For the above reasons, and also because floating-point SSE isn't supported by AMD until all the way to the Athlon XP, I haven't used much FP SSE in VirtualDub. There is a little of it in the audio code for sample conversion, but that's it.
The Pentium 4:
Pentium 4's NetBurst architecture brings a revamped pipeline and the SSE2 instruction set to the table, the latter of which adds double-precision and integer operations to SSE. However, it also brought a set of new challenges. One is that the Pentium 4 has pretty bad latency over a wide range of instructions; another is that only one execution port can execute MMX ALU operations, instantly halving peak throughput over the Pentium II architecture. Even worse, register-to-register moves have a ridiculous six clock latency, which makes MMX dependency chains on the Pentium 4 quite long. Overall, this makes the Pentium 4 rather bad at MMX compared to the Pentium II and III.
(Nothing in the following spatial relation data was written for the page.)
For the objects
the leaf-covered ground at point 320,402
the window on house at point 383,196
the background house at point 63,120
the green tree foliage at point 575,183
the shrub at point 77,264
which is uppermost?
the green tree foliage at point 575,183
The saving grace, however, is that SSE and SSE2 128-bit ops only take a single micro-op on P4, compared to two on PII/III. This means that 128-bit instructions can issue twice as fast as they execute, and more importantly, means that you can alternate between execution subunits. In particular, multiply and add/shift operations can overlap. When perfectly balanced this leads to two 64-bit operations per cycle and thus parity with the PII/III's peak throughput. You can usually get decent gains in a FIR loop, where you have a mix of pmaddwd and paddd instructions.
I should note that the Pentium 4's problems have to be balanced against its hefty 50% clock rate lead. It's difficult to achieve, but a Pentium 4 running at peak rate crunches pixels at a very scary rate.
The definitive resource for information on Pentium, PPro/II/III, and P4 tuning is Agner Fog's How to optimize for the Pentium microprocessors.
Pentium-M uses a revamped Pentium III architecture with support for SSE2 instructions. I don't have a Pentium-M and thus don't have tuning experience with it, although from what I hear its per-clock performance is a lot more pleasing than the Pentium 4. What would be interesting is to find out whether SSE2 actually helps or hurts the Pentium-M compared to MMX. Its decoder is improved compared to the Pentium III, but if it still has problems decoding multi-uop instructions then it may actually be faster to use MMX than SSE2.
The Athlon 64:
AMD's Athlon 64 has a burly front-end decoder, so it has many fewer decode bottlenecks than Intel CPUs. From what I can tell so far in CodeAnalyst's pipeline analysis mode, its execution performance for MMX/SSE/SSE2 code is very comparable to the Pentium II/III: two 64-bit MMX ops/clock or one 128-bit SSE2 op/clock. The one execution advantage that I know of so far is that the Athlon 64 can do two 64-bit shifts per clock, which is a dubious advantage. This isn't surprising considering that benchmarks have shown the Pentium-M's enhanced PPro architecture to be competitive with Athlons in performance.
I've only recently begun profiling VirtualDub code on Athlon 64, but for the most part it's a lot simpler: to figure out the decode clock time in a loop, take the number of instructions in the loop and divide by three. After that, keep the pipes full by breaking dependencies and balancing the execution units.